Adolescents Assess The Role of Police in Society
Preparing students for life after high school requires guiding them into and through critical thinking processes. Equipping students with research tools and the freedom to explore modern day issues allows them to participate in conversations that impact them and the society that surrounds them. This is a cornerstone of Montessori education at Hershey Montessori School. Shielding students from hot-button issues that our world faces can cause more stress than if we empower them with the freedom to gain knowledge and understanding of the issues and then allow them to formulate their own opinions. This is exactly what our Upper School students tackled in its latest Humanities project.
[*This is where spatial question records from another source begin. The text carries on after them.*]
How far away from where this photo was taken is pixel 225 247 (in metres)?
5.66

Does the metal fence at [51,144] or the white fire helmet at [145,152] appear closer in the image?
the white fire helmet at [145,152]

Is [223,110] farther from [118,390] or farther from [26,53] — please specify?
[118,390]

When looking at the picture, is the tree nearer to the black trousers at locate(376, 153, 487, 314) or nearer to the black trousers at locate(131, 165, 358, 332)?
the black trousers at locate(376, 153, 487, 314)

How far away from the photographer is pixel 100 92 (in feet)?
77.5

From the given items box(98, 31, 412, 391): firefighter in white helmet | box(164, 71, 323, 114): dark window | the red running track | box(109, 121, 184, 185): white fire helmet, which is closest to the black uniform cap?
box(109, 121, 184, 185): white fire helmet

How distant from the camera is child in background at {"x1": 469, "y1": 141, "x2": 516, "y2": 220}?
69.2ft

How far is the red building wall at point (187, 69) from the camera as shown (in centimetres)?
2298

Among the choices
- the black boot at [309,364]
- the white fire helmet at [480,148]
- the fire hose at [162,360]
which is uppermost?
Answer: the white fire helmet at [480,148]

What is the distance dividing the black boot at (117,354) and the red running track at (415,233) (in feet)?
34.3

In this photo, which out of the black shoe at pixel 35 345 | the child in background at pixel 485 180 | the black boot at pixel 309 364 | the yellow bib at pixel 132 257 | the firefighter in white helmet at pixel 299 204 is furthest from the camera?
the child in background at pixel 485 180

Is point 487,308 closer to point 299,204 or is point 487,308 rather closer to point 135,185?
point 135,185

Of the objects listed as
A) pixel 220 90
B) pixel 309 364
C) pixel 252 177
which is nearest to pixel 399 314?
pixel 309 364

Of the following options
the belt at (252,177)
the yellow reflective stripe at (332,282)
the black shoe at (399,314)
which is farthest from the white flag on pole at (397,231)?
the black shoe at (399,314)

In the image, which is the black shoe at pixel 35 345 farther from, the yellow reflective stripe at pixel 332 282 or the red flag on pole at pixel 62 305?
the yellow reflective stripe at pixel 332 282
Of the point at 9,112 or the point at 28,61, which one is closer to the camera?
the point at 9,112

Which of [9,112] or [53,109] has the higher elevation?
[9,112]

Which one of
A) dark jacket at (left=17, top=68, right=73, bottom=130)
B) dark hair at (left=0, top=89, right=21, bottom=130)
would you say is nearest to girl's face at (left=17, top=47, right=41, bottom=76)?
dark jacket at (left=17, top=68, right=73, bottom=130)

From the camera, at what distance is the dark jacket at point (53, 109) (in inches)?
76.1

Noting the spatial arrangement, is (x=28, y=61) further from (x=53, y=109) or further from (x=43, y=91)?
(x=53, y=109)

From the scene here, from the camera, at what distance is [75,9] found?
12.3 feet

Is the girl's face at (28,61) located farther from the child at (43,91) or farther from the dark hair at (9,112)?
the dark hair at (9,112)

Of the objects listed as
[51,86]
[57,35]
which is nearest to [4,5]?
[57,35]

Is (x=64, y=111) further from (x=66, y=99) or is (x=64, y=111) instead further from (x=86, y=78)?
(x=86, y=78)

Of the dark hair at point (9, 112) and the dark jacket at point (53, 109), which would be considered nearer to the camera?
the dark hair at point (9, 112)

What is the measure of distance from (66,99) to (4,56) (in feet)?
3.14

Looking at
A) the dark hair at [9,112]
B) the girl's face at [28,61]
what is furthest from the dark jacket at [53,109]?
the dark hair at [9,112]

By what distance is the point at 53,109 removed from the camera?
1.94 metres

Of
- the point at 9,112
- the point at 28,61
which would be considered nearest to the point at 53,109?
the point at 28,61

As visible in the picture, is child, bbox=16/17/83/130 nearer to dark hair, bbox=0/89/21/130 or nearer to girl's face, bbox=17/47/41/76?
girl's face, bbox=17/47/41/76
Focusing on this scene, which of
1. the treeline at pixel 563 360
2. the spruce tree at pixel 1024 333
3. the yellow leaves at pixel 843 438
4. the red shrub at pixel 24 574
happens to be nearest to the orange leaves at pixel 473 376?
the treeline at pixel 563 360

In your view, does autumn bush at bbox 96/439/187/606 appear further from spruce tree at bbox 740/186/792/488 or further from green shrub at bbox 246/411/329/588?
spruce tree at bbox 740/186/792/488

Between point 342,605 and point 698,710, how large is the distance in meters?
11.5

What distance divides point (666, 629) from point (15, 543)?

Hershey’s ninth and tenth year students embarked on a study on “The Role of the Police”. Students examined the history of policing in the world and in the United States. It posed the question, what should be the appropriate role of the police in society?
Each student participated in lectures and expert presentations from police officers Lieutenant Donna Holden and Officer Vashon Williams of the Euclid Police Department. They also met with Samaria Rice, mother of Tamir Rice, who made national news in 2014 when Tamir was tragically shot and killed by Cleveland police outside a local recreation center.
Students were responsible for their own research, and were asked to look at issues such as police accountability, police and community relationships, police training, SWAT techniques and tactics, and groups like Black Lives Matter that are active in seeking police reform.
Students were also divided into topic-based groups where each group developed ideas for artwork connected to what they were learning about their topic. Volunteer artists in the class were called upon to actualize the vision of each of these groups. The artwork would effectively become an expressive mural in the Upper School building at the school’s Huntsburg campus.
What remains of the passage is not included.